EXTRAIT À LIRE:

En présidant le Conseil de la Sécurité Nationale, tard dans la nuit du 29 mars, le Président de la République a accusé Rached Ghannouchi et ses affidés de vouloir mener un coup d’État inconstitutionnel. Et ce, en convoquant une assemblée générale de la chambre des représentants. Sachant que les activités de cette institution en Tunisie ont été gelées par décret présidentiel.
Le chef de l’État ne fait ici que renvoyer la boule de feu à ses lanceurs. Car ses derniers accusent justement Kaïs Saïed de continuer à mener un coup d’État contre la Constitution et la légitimité parlementaire. Une simple guerre de rhétorique en Tunisie, dont on est habitué depuis dix ans. S’il n’y avait pas en jeu l’avenir même du pays. Et si le discours du président de la République ne s’était tenu devant les chefs des armées et des services de sécurité.
En effet, ce discours peut être assimilé, à un ordre de sévir contre les meneurs d’un complot dont le chef de file n’est rien de moins que Rached Ghannouchi. « En appliquant rigoureusement la loi », comme l’affirme le Président de la République. Reste à savoir, quel article de loi. Car cela peut aller jusqu’à leur envoi devant une Cour militaire pour « haute trahison ». Comme le stipule la loi, quand il s’agit d’une tentative de coup d’État.
Mais comme on a l’habitude d’entendre des menaces, parfois terrifiantes, de la part de KS, sans qu’elles soient suivies d’effets, l’on a tendance à considérer ces déclarations intempestives, visant souvent ses contradicteurs, comme un simple geste de colère verbale sans plus. Mais pas toujours!

CONSIGNE 1: Reproduisez fidèlement le passage de l'extrait sur la crise politique tunisienne qui va de « En présidant le » jusqu'à « par décret présidentiel. ».
CONSIGNE 2: D'après l'extrait sur la crise politique tunisienne, à quel moment le Président de la République a-t-il présidé le Conseil de la Sécurité Nationale ?

ENREGISTREMENTS:
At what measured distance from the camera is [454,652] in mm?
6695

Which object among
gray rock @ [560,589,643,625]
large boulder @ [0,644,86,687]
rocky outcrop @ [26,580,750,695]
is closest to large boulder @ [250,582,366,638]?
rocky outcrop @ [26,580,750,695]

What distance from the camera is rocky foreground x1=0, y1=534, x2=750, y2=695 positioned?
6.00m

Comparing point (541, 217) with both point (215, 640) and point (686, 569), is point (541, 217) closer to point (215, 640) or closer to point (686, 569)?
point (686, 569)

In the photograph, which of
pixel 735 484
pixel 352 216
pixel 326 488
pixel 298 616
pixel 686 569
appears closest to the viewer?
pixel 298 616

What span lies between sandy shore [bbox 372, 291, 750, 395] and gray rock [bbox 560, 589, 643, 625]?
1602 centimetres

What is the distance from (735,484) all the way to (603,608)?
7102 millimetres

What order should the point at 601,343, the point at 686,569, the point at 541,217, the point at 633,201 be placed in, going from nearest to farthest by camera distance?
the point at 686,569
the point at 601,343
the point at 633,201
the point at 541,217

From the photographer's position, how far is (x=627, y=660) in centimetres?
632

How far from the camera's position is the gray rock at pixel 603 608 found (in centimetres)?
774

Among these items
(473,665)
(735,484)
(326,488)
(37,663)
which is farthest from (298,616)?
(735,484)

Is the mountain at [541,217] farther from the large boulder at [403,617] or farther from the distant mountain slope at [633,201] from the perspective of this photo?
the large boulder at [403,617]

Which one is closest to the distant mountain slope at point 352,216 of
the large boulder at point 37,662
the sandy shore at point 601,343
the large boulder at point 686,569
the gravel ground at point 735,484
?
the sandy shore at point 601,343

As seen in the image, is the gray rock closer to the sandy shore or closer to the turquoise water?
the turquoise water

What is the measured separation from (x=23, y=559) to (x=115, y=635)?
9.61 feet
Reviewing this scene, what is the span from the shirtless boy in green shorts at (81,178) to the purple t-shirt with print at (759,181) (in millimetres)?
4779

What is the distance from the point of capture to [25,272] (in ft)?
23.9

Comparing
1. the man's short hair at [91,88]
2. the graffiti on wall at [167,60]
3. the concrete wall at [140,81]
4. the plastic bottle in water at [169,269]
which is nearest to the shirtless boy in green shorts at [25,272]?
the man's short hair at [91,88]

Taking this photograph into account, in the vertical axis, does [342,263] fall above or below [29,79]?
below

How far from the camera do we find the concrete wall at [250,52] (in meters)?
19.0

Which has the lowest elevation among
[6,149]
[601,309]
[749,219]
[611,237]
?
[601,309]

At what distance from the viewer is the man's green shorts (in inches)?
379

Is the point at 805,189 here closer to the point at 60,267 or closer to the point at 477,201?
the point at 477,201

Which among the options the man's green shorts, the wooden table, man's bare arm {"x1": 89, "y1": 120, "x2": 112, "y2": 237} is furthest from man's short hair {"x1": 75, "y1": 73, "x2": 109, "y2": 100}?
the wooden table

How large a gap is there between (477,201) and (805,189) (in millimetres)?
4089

RÉPONSE ATTENDUE 1:
En présidant le Conseil de la Sécurité Nationale, tard dans la nuit du 29 mars, le Président de la République a accusé Rached Ghannouchi et ses affidés de vouloir mener un coup d’État inconstitutionnel. Et ce, en convoquant une assemblée générale de la chambre des représentants. Sachant que les activités de cette institution en Tunisie ont été gelées par décret présidentiel.

RÉPONSE ATTENDUE 2: Tard dans la nuit du 29 mars.